**What the exercise asks:**
Please quote only the lines that start at the one with "How much distance separates" and go on to the last line of the data, both ends kept.

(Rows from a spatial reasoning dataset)
________

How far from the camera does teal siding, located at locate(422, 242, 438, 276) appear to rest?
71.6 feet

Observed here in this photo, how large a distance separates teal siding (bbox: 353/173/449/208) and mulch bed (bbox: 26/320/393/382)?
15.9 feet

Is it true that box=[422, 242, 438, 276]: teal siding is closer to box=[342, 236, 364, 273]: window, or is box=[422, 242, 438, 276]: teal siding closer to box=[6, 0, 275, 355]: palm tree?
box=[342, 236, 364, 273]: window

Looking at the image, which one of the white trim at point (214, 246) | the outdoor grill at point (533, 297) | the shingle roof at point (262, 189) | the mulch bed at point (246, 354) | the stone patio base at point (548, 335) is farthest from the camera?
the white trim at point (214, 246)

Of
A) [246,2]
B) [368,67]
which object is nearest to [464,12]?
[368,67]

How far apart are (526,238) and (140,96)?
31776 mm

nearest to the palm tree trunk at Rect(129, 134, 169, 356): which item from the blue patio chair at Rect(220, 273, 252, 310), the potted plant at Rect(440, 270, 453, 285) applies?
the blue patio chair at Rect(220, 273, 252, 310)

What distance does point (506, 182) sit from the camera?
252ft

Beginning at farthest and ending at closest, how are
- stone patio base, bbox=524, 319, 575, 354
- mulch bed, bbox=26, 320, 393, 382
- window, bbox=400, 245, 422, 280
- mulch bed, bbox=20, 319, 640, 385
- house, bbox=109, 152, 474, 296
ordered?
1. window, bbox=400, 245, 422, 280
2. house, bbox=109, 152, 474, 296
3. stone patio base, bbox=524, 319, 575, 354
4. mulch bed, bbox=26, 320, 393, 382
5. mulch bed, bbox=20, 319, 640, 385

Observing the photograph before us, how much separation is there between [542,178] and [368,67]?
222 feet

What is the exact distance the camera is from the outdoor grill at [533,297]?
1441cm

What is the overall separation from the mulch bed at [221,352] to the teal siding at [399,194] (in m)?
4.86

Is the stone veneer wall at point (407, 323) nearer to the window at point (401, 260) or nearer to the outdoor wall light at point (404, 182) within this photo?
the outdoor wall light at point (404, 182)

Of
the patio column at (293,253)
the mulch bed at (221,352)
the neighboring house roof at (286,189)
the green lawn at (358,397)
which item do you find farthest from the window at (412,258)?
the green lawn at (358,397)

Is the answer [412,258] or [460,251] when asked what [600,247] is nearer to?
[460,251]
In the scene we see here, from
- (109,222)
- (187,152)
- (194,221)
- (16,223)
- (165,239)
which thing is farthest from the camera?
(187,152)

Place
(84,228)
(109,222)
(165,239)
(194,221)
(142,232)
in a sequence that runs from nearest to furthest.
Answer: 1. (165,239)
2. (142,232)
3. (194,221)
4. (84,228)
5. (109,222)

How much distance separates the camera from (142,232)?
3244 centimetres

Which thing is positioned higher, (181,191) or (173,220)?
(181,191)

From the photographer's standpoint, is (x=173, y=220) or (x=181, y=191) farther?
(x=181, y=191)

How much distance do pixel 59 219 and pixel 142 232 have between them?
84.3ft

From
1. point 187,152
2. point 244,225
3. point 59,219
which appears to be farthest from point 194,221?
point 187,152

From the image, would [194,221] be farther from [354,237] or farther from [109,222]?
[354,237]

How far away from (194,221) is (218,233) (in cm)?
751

________

**Solved problem:**
How much distance separates the camera from (142,232)?
3244 centimetres

Which thing is positioned higher, (181,191) or (173,220)?
(181,191)

From the photographer's standpoint, is (x=173, y=220) or (x=181, y=191) farther?
(x=181, y=191)

How much distance do pixel 59 219 and pixel 142 232 have between them?
84.3ft

From
1. point 187,152
2. point 244,225
3. point 59,219
which appears to be farthest from point 194,221?
point 187,152

From the image, would [194,221] be farther from [354,237] or farther from [109,222]?
[354,237]

How far away from (194,221) is (218,233) (in cm)?
751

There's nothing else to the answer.